=== Passage provided ===
Most attendees do research about the show, reviewing the list of exhibitors on the show's official website (which doesn't specify the size of your booth), and reading promotional information they've received from exhibitors, starting about six weeks prior to the opening day. Attendees cull this exhibitor information into short lists of a dozen or so companies that they'd like to visit on the show floor, looking for companies that will help them with solutions to their business problems.

Effective promotion is especially crucial for small exhibits, which are easy for attendees to overlook while walking the show aisles. Focus your promotional efforts - whether personal phone calls from your sales staff, targeted e-mail, direct mail, or social-media campaigns - on getting your list of most-wanted prospects to visit your exhibit. Invite them with a compelling solution to their problems. Tell them how your product or service will save them time, money, or hassles, or offer to show them something new. An effective pre-show and at-show promotional campaign can easily double your number of qualified leads generated at a show.
=== Entries supplied ===
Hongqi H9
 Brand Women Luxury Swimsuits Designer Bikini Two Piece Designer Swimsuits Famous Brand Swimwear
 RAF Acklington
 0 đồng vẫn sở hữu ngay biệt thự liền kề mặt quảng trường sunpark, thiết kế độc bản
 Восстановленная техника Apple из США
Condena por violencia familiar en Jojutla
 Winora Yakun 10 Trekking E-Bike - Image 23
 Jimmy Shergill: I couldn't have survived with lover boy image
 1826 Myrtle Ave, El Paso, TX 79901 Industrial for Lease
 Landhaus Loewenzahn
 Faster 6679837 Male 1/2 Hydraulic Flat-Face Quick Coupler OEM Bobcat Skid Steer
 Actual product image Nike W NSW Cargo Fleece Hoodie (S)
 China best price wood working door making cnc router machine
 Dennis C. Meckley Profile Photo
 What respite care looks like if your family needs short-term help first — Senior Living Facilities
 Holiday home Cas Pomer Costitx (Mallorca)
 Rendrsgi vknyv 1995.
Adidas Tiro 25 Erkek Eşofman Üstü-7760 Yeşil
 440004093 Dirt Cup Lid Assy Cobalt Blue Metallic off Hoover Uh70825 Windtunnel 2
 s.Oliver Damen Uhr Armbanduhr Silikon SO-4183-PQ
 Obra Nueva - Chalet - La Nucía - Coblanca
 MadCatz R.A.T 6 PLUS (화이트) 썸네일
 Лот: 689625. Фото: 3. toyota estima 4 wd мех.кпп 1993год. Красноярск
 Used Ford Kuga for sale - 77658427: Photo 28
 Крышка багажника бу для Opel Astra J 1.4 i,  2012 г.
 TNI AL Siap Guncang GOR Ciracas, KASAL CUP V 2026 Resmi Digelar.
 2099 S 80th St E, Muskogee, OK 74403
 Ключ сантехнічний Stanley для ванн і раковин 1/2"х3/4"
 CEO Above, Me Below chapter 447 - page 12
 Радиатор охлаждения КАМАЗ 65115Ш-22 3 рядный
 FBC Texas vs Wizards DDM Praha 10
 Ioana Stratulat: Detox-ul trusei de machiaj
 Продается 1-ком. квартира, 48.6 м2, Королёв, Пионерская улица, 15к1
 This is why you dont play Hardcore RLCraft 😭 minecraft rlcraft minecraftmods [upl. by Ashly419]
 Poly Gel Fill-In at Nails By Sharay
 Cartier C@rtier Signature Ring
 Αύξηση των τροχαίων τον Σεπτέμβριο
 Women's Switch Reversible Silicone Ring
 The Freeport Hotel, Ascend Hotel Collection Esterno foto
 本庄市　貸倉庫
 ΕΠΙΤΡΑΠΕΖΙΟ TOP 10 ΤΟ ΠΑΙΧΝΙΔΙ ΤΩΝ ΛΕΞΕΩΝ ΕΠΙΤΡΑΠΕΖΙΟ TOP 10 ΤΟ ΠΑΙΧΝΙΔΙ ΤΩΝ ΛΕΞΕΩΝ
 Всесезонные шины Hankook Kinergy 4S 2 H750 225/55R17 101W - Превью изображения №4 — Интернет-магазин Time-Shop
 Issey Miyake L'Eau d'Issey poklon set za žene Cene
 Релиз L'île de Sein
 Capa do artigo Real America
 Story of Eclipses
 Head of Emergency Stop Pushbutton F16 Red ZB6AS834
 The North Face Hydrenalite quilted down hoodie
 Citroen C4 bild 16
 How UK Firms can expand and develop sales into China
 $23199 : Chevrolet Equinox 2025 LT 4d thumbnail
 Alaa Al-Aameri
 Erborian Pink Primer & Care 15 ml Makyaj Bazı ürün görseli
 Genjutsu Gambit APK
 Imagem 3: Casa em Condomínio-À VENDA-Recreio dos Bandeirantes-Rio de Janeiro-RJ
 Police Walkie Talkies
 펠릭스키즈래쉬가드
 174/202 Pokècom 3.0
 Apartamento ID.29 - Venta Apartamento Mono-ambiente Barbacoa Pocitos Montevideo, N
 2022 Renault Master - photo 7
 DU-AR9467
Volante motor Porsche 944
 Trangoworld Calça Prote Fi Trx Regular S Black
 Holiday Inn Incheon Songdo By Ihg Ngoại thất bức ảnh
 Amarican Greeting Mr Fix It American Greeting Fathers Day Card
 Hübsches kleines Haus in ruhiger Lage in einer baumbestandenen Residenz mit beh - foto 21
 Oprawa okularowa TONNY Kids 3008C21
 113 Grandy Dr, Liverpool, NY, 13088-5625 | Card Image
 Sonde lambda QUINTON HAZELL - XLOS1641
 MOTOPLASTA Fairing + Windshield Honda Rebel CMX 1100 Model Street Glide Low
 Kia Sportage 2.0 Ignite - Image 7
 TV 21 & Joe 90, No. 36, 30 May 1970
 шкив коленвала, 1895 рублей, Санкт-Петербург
===
## Exercise requirements:
A: According to the trade show passage, when do most attendees begin researching the show?
B: Please reproduce the stretch of the trade show passage from "Effective promotion is" through "generated at a show.".

## Expected responses:
A: About six weeks prior to the opening day.

B:
Effective promotion is especially crucial for small exhibits, which are easy for attendees to overlook while walking the show aisles. Focus your promotional efforts - whether personal phone calls from your sales staff, targeted e-mail, direct mail, or social-media campaigns - on getting your list of most-wanted prospects to visit your exhibit. Invite them with a compelling solution to their problems. Tell them how your product or service will save them time, money, or hassles, or offer to show them something new. An effective pre-show and at-show promotional campaign can easily double your number of qualified leads generated at a show.